All of that is proprietary. All of it should stay inside.
If that information goes into a free AI tool, you've just made a choice to share it with a company you don't control, in a way you can't take back.
So what does that mean for you practically?
It means there are things you can ask an AI tool and things you shouldn't.
You can ask it to help you write a response to a routine customer email (as long as you don't put the customer's name or their sensitive details in the prompt).
You can ask it to help you structure a spreadsheet (as long as you're not putting actual financial data in to show it).
You can ask it to help you draft a process document (as long as you're leaving out the details that make it proprietary).
You can ask it to help you understand a concept or explain something (as long as you're not copying in confidential material to do it).
You cannot put customer records into a free AI tool. You cannot paste your pricing structure. You cannot enter employee personnel information. You cannot feed it a confidential contract or process. You cannot put in anything you'd be embarrassed to share with a company you don't know.
Here's the rule of thumb: if you wouldn't print it and hand it to a stranger on the street, don't put it in a free AI tool.
That sounds extreme, but it's accurate. The tool is being run by a company that you're not in a relationship with, that you don't control, and that you're not paying (which means you're not the customer—you're the product). So yes, the safety bar is that high.
This doesn't mean the tools aren't useful. It just means you have to be thoughtful about what you feed them.
Most work problems don't actually require you to put sensitive information in. You can describe the situation in general terms. You can ask the tool to help you think through it without giving it the specifics. You can use it to brainstorm or structure something and then plug in your actual data afterward.
The tool is still helpful. You're just not sharing anything you shouldn't.
If you're not sure whether something is safe to enter, don't enter it. Ask your manager first.
You won't get in trouble for asking. You will get in trouble if you enter sensitive information and that causes a problem later. So if you're standing there looking at something and thinking "I'm not totally sure about this," take 30 seconds and ask.
This is why our company is putting a policy in place. It's not because we don't want you to use these tools. It's because we want you to use them in a way that doesn't expose our business. There's a difference between "our employees are using AI" and "our employees are using AI in a way we've thought through and signed off on."
You're getting a policy email next week that spells out exactly what we've decided is off limits and what's fair game. Read it. Know it. If you disagree with it or you think it doesn't make sense for your specific role, that's worth a conversation with your manager.
But the underlying principle doesn't change: know what information is sensitive, don't put it in public tools, ask when you're not sure.
That's it. You don't have to understand how the tool works under the hood. You don't have to become an AI expert.

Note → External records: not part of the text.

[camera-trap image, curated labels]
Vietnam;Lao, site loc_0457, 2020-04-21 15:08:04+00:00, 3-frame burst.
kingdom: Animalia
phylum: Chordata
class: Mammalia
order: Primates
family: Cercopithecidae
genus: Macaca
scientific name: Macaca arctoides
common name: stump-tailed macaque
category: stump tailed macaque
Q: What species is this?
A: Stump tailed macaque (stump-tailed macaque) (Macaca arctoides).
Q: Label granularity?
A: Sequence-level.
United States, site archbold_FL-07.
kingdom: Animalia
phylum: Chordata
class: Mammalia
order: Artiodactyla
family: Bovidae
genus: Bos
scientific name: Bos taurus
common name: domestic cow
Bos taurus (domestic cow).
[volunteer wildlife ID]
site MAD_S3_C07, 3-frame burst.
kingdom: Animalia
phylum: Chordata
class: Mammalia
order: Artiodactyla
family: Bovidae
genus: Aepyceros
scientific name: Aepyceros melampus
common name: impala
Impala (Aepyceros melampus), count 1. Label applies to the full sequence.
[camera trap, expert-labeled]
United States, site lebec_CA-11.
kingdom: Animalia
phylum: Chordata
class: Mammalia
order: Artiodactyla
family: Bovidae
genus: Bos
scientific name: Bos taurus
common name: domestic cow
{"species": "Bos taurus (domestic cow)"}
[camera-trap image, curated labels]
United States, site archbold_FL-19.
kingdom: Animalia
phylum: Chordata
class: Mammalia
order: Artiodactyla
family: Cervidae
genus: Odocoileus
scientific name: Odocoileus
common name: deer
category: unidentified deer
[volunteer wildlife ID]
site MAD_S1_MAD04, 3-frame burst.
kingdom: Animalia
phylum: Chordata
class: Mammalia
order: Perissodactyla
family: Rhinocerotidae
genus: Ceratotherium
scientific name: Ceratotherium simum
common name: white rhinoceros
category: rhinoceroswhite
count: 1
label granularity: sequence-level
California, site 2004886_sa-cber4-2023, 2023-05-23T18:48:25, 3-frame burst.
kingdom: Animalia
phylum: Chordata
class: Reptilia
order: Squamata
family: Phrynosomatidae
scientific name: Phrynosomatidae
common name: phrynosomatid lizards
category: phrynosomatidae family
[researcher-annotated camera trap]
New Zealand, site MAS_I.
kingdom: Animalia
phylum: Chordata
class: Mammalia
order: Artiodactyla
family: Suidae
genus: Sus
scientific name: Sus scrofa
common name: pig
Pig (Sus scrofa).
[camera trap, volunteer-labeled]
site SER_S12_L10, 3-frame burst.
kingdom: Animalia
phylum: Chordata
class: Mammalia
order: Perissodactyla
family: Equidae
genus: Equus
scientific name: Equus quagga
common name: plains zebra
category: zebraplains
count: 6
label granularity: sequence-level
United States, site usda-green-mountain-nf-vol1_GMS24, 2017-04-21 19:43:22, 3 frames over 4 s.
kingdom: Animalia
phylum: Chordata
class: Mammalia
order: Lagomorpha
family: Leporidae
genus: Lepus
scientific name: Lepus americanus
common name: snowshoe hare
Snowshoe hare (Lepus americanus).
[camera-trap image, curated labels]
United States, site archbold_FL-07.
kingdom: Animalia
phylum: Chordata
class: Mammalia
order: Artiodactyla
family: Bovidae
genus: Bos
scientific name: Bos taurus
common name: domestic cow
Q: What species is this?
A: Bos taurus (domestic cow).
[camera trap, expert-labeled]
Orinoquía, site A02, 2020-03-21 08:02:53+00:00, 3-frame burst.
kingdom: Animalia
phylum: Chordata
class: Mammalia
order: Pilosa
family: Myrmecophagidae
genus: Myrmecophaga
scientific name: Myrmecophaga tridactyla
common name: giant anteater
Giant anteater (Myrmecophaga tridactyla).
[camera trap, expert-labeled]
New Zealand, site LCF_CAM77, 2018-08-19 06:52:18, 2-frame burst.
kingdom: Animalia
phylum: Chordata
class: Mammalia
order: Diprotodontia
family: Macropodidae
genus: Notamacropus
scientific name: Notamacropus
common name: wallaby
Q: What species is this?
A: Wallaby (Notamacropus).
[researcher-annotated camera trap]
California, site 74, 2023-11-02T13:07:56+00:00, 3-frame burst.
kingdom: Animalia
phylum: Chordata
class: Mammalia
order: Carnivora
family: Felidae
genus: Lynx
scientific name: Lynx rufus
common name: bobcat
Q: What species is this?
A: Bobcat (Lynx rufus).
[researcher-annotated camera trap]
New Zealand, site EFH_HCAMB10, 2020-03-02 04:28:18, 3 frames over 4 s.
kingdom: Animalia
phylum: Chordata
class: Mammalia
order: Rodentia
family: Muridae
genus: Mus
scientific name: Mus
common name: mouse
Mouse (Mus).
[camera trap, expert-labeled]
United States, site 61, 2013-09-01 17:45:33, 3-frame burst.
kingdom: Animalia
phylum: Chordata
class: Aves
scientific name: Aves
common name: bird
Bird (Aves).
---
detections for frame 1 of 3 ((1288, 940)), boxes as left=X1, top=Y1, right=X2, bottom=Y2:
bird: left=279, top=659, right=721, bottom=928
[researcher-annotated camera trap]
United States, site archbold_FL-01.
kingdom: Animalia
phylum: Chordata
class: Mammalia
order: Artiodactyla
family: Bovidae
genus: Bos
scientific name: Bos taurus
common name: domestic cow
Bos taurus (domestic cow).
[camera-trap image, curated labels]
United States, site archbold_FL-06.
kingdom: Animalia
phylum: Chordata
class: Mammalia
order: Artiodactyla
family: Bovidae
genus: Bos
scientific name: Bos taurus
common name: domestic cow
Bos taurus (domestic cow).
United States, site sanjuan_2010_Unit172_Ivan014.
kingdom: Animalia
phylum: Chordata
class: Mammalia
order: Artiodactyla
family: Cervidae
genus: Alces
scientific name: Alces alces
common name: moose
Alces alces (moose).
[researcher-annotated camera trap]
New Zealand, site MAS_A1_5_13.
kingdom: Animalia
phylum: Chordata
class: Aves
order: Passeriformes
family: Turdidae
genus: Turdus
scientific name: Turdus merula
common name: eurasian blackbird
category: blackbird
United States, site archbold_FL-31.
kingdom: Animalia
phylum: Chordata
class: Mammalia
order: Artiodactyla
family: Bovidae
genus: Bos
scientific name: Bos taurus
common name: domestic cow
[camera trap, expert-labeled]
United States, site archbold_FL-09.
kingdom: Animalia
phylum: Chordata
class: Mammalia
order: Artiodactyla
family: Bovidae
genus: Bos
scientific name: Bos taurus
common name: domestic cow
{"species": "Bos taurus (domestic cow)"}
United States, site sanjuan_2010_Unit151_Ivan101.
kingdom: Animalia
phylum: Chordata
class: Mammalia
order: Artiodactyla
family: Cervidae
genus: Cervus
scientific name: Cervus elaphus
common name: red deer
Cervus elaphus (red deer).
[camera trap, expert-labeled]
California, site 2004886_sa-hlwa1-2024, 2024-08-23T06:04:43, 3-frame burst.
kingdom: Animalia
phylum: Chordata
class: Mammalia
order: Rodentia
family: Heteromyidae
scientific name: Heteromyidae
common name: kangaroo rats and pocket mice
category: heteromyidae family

You just have to know enough to use it without accidentally becoming a liability.
You're going to get one more email after this one that talks about what these tools are actually useful for. Then one about our company's specific policy. Then one about where you go from here.
But right now, the main thing: these are public services. Treat them accordingly.
End of sample email.
This is the approach throughout the five-email series. Direct. Specific. No hype. No technical jargon. No padding. Every sentence exists because it needs to.
The tone assumes your employees are intelligent and capable but maybe haven't thought about this from a data security angle. It validates that the tools are useful. It sets a clear boundary. It tells them how to think about the problem, not just what the rule is.
This is how all five emails are written.
If this voice feels right for your team, the rest of the series matches it. If this feels wrong—too harsh, too casual, too technical, too hand-holding—this might not be the right fit for your company culture.
Read it. See if you'd be comfortable with your team receiving this in their inbox. If yes, you know what you're getting into. If no, this probably isn't the kit for you.